Here's the clean way to think about the two tools.
eClinicalWorks is built for your charges — it tracks what each patient owes and keeps your records straight. Curogram is built for their payment, getting that balance paid without the chase. Together, they finally close the loop that paper always leaves open for far too long.
You don't need a big IT project to make this happen. Training takes about five minutes, with no disruption to how eClinicalWorks already works and nothing new for your team to learn from scratch. The change is small. The payoff isn't.
So here's the next step. Schedule a Demo and watch a payment link go out by text, then watch the balance clear without a single phone call. You'll see exactly how the workflow fits your own front desk before you change a single thing about your setup.

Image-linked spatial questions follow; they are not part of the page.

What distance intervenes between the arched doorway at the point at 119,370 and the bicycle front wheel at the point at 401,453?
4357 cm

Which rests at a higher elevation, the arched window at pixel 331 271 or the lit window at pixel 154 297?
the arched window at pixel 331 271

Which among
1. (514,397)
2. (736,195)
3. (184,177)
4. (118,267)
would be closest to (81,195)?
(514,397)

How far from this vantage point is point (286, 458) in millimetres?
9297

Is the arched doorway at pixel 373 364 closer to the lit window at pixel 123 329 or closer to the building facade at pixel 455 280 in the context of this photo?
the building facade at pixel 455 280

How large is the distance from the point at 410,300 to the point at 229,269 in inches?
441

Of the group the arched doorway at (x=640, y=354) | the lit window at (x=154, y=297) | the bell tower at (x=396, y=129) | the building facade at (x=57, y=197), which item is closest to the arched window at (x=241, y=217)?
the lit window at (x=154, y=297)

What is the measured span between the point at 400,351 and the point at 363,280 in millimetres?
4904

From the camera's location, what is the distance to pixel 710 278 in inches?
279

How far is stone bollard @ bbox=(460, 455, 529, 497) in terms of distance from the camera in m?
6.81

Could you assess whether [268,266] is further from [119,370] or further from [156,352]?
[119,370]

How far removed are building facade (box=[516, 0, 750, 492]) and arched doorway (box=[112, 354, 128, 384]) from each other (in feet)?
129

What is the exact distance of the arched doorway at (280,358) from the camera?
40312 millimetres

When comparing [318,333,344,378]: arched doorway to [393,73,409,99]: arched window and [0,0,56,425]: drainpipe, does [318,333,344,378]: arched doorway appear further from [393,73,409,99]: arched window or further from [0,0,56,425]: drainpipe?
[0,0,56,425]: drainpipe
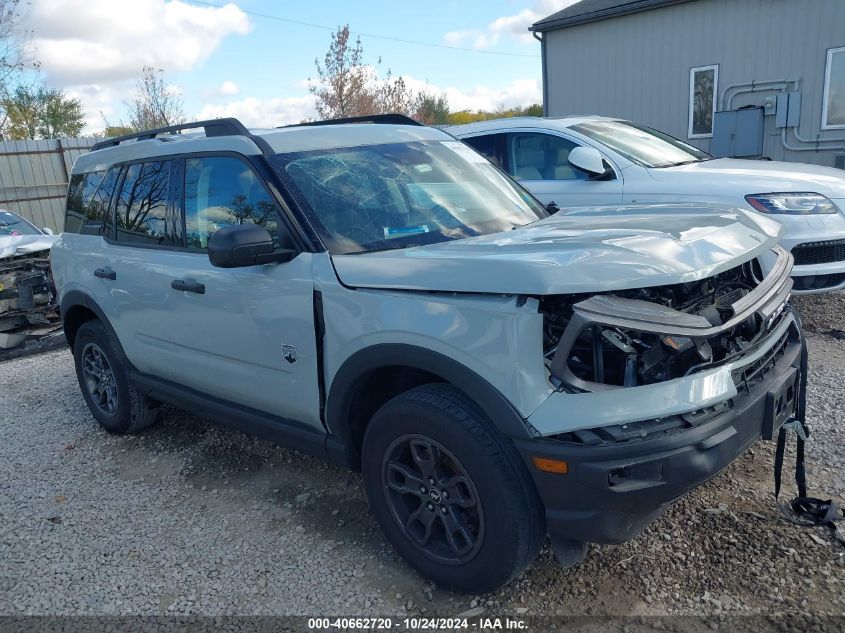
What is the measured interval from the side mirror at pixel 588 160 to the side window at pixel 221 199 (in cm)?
337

Yes. When patients pay by text, you send fewer paper statements through fewer billing cycles, which directly reduces the $6,000–$18,000-a-year printing-and-mailing expense. You're swapping a slow, costly channel for a fast, near-free one.
Payments are captured and reconciled so collection is faster and cleaner, and Curogram runs alongside eClinicalWorks rather than replacing it. The technical detail of posting into the eCW billing module is covered in the Wave 1 integration guide.
About five minutes. Sending a payment link is simpler than preparing and mailing a statement, and there's no IT project to manage. It removes steps from the billing workflow rather than adding them.
Yes. Patients pay through a secure payment link, so card details stay protected and the transaction stays private. That privacy matters most for behavioral-health and other sensitive visits, where a discreet text beats an awkward checkout conversation.
Text-to-pay doesn't force you to drop other options. It handles the majority of balances that patients would happily pay if paying were easy. For the rare holdout, your team can still reach out directly — but they'll be chasing a handful of balances instead of hundreds.